## What this task involves:
Copy out the data from its first line through the line containing "910 centimetres", swapping every "distance" for "separation" and changing nothing else.

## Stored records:
(begin)
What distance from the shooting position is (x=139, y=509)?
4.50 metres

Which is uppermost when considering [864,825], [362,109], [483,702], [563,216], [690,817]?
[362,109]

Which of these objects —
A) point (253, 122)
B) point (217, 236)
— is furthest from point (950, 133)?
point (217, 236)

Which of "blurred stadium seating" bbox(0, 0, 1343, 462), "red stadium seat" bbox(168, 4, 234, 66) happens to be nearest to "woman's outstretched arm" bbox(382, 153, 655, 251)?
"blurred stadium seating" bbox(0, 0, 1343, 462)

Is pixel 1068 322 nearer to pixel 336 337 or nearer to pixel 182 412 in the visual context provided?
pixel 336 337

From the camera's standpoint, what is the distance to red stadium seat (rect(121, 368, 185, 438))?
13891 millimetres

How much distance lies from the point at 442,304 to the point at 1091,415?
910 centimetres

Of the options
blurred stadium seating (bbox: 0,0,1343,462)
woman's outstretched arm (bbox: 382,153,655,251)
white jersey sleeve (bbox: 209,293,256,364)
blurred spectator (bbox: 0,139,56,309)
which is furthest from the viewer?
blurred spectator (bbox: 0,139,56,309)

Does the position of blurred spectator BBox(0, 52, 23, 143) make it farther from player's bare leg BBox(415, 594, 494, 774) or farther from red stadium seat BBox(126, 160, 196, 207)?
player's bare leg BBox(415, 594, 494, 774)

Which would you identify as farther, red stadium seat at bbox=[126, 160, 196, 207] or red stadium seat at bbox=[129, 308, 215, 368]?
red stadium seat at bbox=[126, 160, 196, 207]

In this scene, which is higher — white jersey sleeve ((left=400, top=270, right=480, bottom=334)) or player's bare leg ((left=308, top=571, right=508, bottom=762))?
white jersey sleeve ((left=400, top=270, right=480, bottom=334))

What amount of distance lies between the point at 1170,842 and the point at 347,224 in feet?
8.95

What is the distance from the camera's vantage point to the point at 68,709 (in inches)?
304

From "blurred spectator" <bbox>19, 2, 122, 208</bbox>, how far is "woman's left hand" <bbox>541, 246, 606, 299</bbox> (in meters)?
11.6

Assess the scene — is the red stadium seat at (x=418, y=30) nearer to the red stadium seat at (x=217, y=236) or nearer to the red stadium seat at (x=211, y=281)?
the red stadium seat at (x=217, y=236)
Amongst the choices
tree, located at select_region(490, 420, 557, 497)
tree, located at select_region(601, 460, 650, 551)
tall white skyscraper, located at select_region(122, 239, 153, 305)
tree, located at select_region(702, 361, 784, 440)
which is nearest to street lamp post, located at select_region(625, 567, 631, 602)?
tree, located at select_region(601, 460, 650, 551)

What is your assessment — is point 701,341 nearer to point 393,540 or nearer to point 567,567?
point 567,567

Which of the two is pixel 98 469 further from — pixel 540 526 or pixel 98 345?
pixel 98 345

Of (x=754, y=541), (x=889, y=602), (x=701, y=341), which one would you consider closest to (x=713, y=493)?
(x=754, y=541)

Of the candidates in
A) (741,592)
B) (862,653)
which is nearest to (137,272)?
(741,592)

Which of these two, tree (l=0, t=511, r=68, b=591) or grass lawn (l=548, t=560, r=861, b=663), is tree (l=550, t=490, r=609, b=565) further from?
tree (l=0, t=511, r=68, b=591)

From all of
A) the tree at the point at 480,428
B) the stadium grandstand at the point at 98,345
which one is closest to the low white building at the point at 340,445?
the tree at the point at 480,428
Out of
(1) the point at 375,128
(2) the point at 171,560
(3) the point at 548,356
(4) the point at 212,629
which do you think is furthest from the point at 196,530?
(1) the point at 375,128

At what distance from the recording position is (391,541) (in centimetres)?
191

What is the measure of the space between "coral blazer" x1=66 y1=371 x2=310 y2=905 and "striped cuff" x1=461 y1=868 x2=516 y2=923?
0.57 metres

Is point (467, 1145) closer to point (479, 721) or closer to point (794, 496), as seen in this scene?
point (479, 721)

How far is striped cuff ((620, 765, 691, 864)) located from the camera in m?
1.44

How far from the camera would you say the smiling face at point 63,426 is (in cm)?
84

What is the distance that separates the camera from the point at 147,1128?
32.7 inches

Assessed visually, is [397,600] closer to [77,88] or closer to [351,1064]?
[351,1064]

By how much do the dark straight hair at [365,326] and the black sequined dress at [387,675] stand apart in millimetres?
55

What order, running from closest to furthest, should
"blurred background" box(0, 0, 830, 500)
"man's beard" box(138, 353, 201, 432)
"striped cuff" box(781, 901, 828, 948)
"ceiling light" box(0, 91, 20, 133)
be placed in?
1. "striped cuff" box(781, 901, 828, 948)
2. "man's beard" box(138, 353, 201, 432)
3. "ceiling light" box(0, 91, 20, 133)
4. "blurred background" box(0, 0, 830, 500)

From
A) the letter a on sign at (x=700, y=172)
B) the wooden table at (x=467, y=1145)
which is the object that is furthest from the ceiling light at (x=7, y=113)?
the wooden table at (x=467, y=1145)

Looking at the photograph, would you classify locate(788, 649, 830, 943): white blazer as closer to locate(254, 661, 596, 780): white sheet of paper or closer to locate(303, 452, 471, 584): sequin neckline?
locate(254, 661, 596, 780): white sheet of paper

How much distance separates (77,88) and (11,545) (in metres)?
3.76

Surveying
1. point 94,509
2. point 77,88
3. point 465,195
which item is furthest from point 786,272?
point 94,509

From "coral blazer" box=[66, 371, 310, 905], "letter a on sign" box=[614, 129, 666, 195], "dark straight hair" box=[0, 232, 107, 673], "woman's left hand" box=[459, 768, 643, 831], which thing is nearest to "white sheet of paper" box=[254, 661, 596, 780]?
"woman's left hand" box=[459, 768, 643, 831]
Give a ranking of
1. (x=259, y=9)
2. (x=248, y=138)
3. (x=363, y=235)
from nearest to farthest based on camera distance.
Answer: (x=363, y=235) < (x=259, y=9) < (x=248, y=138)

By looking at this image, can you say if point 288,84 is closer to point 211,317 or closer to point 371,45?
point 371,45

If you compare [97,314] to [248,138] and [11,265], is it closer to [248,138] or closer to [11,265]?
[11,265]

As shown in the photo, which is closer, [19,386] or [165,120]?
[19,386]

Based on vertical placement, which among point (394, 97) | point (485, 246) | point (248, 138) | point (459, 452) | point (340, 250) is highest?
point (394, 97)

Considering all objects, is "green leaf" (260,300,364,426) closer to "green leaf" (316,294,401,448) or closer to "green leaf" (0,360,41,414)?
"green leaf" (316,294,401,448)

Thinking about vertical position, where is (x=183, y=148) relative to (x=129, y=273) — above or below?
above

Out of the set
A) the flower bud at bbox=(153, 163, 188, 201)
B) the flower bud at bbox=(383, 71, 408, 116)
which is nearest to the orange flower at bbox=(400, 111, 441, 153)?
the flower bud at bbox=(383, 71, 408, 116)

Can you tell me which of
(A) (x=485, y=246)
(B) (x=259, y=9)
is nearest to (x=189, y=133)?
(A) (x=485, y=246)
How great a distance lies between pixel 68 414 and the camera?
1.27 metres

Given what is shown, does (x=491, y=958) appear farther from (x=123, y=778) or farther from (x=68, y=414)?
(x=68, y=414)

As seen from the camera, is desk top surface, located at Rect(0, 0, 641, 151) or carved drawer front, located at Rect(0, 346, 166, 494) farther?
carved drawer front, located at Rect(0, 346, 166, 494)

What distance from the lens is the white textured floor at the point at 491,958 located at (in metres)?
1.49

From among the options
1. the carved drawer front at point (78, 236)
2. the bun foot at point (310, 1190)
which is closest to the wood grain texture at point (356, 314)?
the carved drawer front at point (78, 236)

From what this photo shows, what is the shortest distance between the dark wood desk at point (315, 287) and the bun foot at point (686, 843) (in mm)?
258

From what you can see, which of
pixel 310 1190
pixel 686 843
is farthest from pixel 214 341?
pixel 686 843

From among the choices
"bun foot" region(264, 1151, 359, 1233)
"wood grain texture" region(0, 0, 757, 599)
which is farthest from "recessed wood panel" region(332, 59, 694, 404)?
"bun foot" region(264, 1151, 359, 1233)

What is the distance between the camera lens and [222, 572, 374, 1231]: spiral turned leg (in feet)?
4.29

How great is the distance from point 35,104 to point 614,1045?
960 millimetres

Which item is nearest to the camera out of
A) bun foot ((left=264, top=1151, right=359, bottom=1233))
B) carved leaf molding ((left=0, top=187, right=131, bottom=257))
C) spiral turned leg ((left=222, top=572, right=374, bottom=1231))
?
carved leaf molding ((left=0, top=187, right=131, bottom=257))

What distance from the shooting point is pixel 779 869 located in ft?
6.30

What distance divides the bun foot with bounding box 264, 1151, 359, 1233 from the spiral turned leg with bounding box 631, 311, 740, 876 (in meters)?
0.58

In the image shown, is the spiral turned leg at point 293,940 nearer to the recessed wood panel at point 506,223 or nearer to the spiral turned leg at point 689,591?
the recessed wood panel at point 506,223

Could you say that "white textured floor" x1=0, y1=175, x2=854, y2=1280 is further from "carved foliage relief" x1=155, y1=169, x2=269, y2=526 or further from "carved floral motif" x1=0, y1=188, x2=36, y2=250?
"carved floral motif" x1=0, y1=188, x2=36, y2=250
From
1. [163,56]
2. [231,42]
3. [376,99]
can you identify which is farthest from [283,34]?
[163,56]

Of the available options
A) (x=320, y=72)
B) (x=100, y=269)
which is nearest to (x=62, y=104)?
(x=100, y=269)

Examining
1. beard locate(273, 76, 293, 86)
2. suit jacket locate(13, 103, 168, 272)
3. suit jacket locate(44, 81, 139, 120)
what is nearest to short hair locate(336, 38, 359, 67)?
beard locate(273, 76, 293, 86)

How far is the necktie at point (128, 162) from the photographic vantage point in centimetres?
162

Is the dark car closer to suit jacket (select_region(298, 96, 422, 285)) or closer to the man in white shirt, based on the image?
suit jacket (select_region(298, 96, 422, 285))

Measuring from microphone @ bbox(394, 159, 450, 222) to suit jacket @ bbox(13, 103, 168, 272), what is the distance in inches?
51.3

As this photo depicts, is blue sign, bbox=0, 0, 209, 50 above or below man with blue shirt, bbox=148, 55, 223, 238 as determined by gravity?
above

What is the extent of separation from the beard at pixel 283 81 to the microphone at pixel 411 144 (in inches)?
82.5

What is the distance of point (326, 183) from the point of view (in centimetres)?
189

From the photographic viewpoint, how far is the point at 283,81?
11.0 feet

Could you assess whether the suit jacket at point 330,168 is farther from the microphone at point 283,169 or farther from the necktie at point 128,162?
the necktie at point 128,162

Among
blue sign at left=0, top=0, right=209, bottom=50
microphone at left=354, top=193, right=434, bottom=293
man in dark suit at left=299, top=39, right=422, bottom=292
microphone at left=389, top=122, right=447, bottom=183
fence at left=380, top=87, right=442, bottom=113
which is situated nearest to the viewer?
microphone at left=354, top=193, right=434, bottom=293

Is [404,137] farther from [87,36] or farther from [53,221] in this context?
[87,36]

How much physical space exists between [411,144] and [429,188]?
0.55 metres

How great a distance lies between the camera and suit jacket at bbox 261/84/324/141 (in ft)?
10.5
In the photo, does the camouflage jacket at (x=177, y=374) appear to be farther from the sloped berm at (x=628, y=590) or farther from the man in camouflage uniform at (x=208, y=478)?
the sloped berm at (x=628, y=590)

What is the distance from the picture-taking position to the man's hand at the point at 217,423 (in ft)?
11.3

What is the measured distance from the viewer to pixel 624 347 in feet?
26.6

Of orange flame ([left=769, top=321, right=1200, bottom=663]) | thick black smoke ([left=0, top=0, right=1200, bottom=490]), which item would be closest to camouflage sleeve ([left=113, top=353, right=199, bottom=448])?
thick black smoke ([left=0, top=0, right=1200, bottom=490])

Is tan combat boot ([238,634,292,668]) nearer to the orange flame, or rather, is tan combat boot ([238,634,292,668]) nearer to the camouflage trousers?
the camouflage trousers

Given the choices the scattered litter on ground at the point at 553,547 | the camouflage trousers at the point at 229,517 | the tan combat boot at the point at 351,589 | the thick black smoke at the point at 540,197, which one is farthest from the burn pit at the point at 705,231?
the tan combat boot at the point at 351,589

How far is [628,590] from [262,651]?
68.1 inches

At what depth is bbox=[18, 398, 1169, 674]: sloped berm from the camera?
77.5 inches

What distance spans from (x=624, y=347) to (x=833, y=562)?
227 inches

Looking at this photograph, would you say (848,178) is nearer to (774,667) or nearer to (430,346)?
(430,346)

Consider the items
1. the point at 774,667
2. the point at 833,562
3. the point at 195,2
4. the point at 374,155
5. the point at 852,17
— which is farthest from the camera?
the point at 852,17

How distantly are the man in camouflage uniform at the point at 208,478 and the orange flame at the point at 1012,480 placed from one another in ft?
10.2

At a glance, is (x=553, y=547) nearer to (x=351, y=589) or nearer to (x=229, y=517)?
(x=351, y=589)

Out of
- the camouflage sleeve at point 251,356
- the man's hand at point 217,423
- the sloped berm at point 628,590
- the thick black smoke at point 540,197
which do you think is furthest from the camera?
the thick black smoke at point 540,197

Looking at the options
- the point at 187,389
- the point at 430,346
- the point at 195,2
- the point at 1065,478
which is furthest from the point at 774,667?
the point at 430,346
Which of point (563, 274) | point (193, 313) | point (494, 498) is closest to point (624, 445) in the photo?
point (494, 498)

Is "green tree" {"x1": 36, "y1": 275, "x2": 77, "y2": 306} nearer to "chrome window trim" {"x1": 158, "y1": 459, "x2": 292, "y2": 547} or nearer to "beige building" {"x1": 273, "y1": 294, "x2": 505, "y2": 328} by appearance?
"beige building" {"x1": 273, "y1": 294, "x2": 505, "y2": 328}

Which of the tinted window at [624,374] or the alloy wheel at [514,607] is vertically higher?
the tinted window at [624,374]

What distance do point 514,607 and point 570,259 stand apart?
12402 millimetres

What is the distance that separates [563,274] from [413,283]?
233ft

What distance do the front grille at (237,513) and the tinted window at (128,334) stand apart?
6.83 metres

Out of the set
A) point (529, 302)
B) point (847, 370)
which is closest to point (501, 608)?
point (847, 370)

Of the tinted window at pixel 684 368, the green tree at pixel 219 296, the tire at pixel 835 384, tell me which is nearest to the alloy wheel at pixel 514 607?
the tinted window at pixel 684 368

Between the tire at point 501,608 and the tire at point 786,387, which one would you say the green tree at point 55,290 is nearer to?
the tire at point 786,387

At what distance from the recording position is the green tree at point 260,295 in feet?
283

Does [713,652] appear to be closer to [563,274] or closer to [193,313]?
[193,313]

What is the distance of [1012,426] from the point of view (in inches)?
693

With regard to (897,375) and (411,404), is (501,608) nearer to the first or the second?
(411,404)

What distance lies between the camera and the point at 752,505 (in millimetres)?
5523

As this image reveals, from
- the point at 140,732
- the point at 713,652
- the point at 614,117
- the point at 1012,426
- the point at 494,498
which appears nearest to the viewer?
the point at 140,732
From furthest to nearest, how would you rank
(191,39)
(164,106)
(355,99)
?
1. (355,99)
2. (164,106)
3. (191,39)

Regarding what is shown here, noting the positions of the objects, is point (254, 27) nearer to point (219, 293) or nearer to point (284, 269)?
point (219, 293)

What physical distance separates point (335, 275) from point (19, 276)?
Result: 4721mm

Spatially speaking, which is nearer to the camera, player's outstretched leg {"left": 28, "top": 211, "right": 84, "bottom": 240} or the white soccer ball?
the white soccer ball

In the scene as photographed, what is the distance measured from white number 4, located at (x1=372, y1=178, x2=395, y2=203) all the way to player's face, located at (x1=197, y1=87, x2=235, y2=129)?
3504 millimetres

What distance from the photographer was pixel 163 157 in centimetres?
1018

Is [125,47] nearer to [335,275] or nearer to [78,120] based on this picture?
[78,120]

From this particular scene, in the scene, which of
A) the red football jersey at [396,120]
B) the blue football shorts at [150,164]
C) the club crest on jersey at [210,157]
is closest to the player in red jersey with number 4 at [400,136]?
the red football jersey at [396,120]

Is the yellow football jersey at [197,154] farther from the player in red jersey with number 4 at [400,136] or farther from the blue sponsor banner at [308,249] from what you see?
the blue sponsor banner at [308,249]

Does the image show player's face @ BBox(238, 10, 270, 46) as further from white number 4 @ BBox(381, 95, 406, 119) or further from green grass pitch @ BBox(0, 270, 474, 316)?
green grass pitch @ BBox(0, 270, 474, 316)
(end)
## Answer below:
What separation from the shooting position is (x=139, y=509)?
4.50 metres

Which is uppermost when considering [864,825], [362,109], [483,702], [563,216], [690,817]?
[362,109]

Which of these objects —
A) point (253, 122)
B) point (217, 236)
— is furthest from point (950, 133)?
point (217, 236)

Which of "blurred stadium seating" bbox(0, 0, 1343, 462), "red stadium seat" bbox(168, 4, 234, 66) happens to be nearest to "woman's outstretched arm" bbox(382, 153, 655, 251)?
"blurred stadium seating" bbox(0, 0, 1343, 462)

Is pixel 1068 322 nearer to pixel 336 337 or nearer to pixel 182 412 in the visual context provided?
pixel 336 337

From the camera's standpoint, what is the separation to red stadium seat (rect(121, 368, 185, 438))?
13891 millimetres

How much separation lies from the point at 442,304 to the point at 1091,415?
910 centimetres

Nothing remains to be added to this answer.